** PROVIDED PASSAGE **
▼
Much like Horseback before it, Poison Blood’s “black metal” isn’t totally black metal. Yes, it blasts and grates, and, yes, it boasts Krieg’s Neill Jameson’s throat-rending gargle, but there’s a lot more under the surface. Resting on a heavy foundation once led by Nick Blinko, Poison Blood’s mid-paced stomp finds a middle ground between Marko Laiho’s early, stumbling work as Beherit and the previously alluded Rudimentary Peni’s psychotic, minimal punk. However strict and simple, Poison Blood appears to expand outward in a strange sort of mental psychedelia, however foreboding. So, yes, Poison Blood, can be considered “blackened” as much as it can find solace in the “punk” and “psychedelic” tag, but it’s also not quite any of those. Yet again, Jenks Miller finds himself in the grey area to which he consistently holds dominion.

Poison Blood’s eponymous EP will be released August 11th on Relapse Records. Head below for an exclusive first listen of “Deformed Lights”.

From the artists:

“Neill sounds like he’s gargling blood on this track.

The riffs here are a good example of what I was trying to do musically. I wanted to write riffs that were really catchy, with an almost sing-song quality to them. Obviously evil, but also whimsical, like a children’s song. The first track on the record (“The Scourge and the Gestalt,” which Relapse has already released on the web) is slower, a kind of doomy preamble before the record shifts into a higher gear for a few tracks.

Production-wise I tried to steer clear of the cavernous sound of a lot of current “bestial” bands, because I wanted the riffs to stick. But this kind of music also needs a lo-fi grit. My all-time favorite metal record is probably The Lord Diabolus’ (pre-Beherit) Down There… demo. I was trying for the density of that recording, or what Beherit would achieve on Drawing Down the Moon, only with a bit more clarity.”
▲
** DATASET EXCERPT **
▼
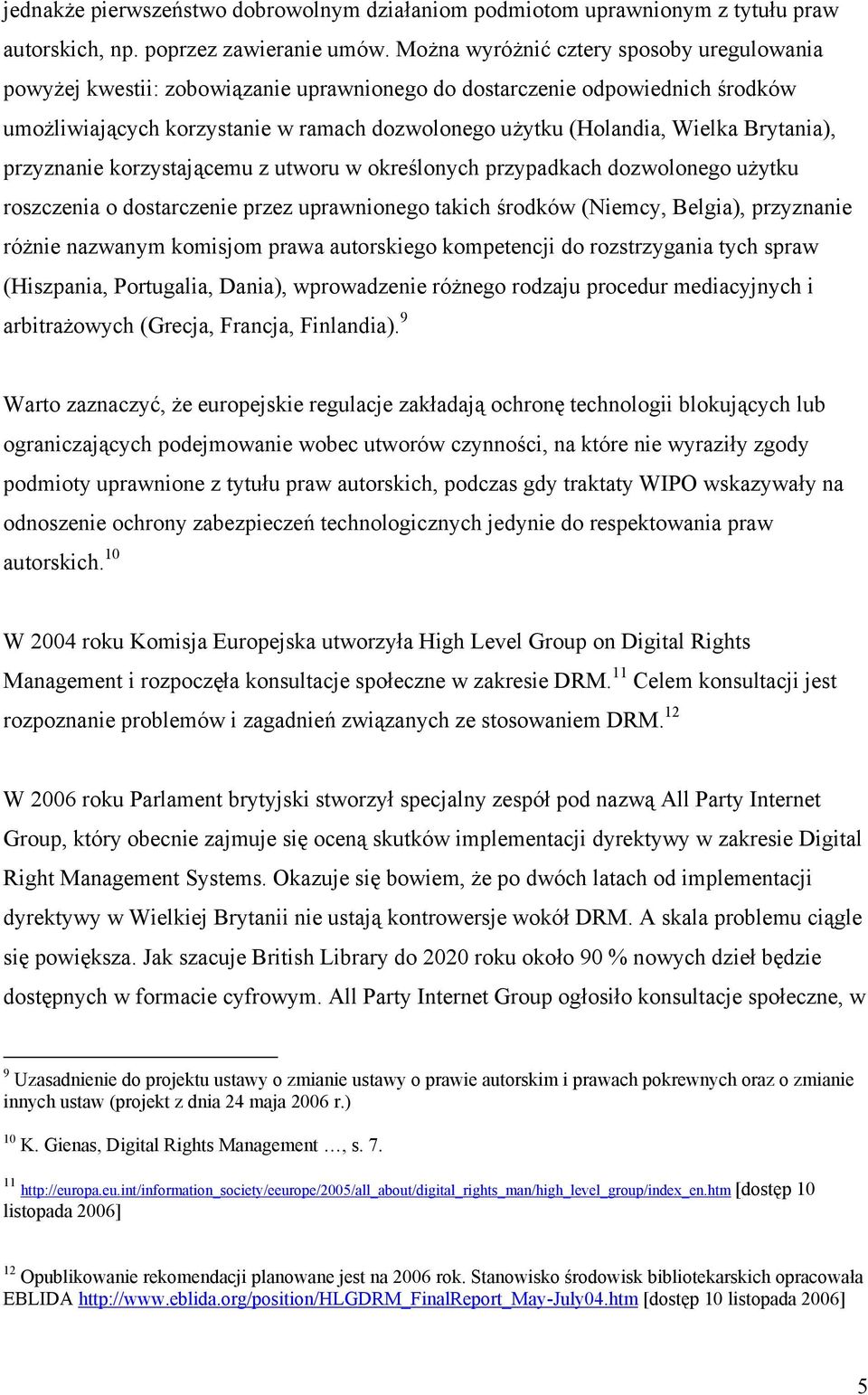 Brytania), przyznanie korzystającemu z utworu w określonych przypadkach dozwolonego użytku roszczenia o dostarczenie przez uprawnionego takich środków (Niemcy, Belgia), przyznanie różnie nazwanym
▲
** WHAT YOU WILL DO **
Judge whether each statement agrees with the text about Poison Blood, answering yes or no and quoting the deciding words of the text: (a) The EP is due out in August on Relapse Records. (b) The first track on the record is faster than the tracks that come after it. (c) The artist aimed for the cavernous sound of many current "bestial" bands.

** ANSWER BOX **
(a) Yes: "Poison Blood’s eponymous EP will be released August 11th on Relapse Records."
(b) No: "is slower, a kind of doomy preamble before the record shifts into a higher gear for a few tracks."
(c) No: "Production-wise I tried to steer clear of the cavernous sound of a lot of current “bestial” bands"